Of course we celebrated with all Texans when the agreements were signed last year assuring a vigorous future for the Big 12, including even stronger ties between Texas A&M University, the University of Texas, Texas Tech University and Baylor. As a result of our decision to stay united, there will be additional television revenue to undergird all of the athletic and academic programs of the Big 12 institutions.
Yet, this week we learned of plans that would tear Texas A&M from the fiber of the Big 12 and place it within the Southeastern Conference where it would no longer face its sister institutions from the Lone Star state. The Aggies would compete against the University of Florida and the University of Alabama, to name a couple.
Let me be perfectly clear, Baylor continues to fully support the Big 12.
We especially appreciate our fellow Texas institutions in the conference and the special rivalries that entertain and energize our respective alumni. Now, in a formation that includes an incredibly strong regional association of 10 schools -- four of whom represent the state of Texas -- we believe that the Big 12 is one of the nation's foremost athletic conferences.
For Texas, strong connections between rival Big 12 institutions produce income and jobs. It helps student recruitment. And, of course, there is the great pride that we feel as Texans when our teams dominate the national collegiate athletics landscape, as they did during this past year.
As we saw last summer, there are many in the Texas Legislature who understand the economics associated with a strong and unified Texas presence in a dominant athletic conference. Our elected officials are again taking notice of a flurry of activity relative to the Big 12 and have called for a hearing on Tuesday of the Texas House Committee on Higher Education to discuss college athletics. We believe such conversations are certain to conclude that it is in the best interest of our state that the four Texas schools of the Big 12 stay together.
Texas A&M and other Big 12 institutions have expressed concerns about the launch of UT's cable television network, the Longhorn Network. But that concern calls for conversation, not calls to other conferences.
On Thursday, the NCAA ruled that it would not allow broadcasts of high school games on conference television networks. Good. Let's take that off the table and return to the conversations that are needed to ensure a strong Big 12 conference.
As leading Texas universities, we have an obligation to sit down and speak openly as we strengthen the bonds that have benefited us all for so many years.
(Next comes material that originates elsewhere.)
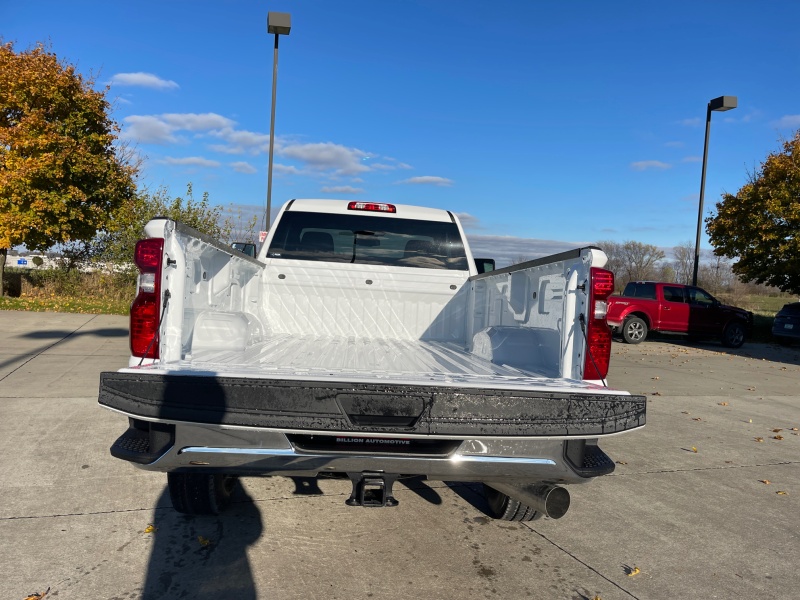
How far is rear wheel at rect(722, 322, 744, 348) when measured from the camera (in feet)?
56.3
In the spirit of the venerable biblical tradition, if we have issues to resolve, let us resolve them together. Decisions that impact our state's largest higher education institutions and their many constituents, as well as our economy and quality of life, ought to be reviewed thoughtfully and informed by input from all those with a vested interest, including alumni, citizens and lawmakers.
Baylor, Texas and Texas A&M have been competing against one another for more than a century, while Texas Tech has been facing these foes for more than 80 years.
Quite frankly, I can't imagine having a Baylor football season without a game against A&M with the Midnight Yell and the pageantry of the Fighting Texas Aggie Band marching at halftime.
Any change that disrupts our current athletic affiliations will create aftershocks throughout our conference and others. I shudder to consider a future gathering of my fellow university presidents in which conversations about the disappearance of our historic rivalries lead us to consider what we were thinking back in 2011 when we let something so valuable slip away.
Fortunately, it is still 2011 now. There is no need for a rush to judgment. Cooler heads can prevail when we take the time to listen to one another.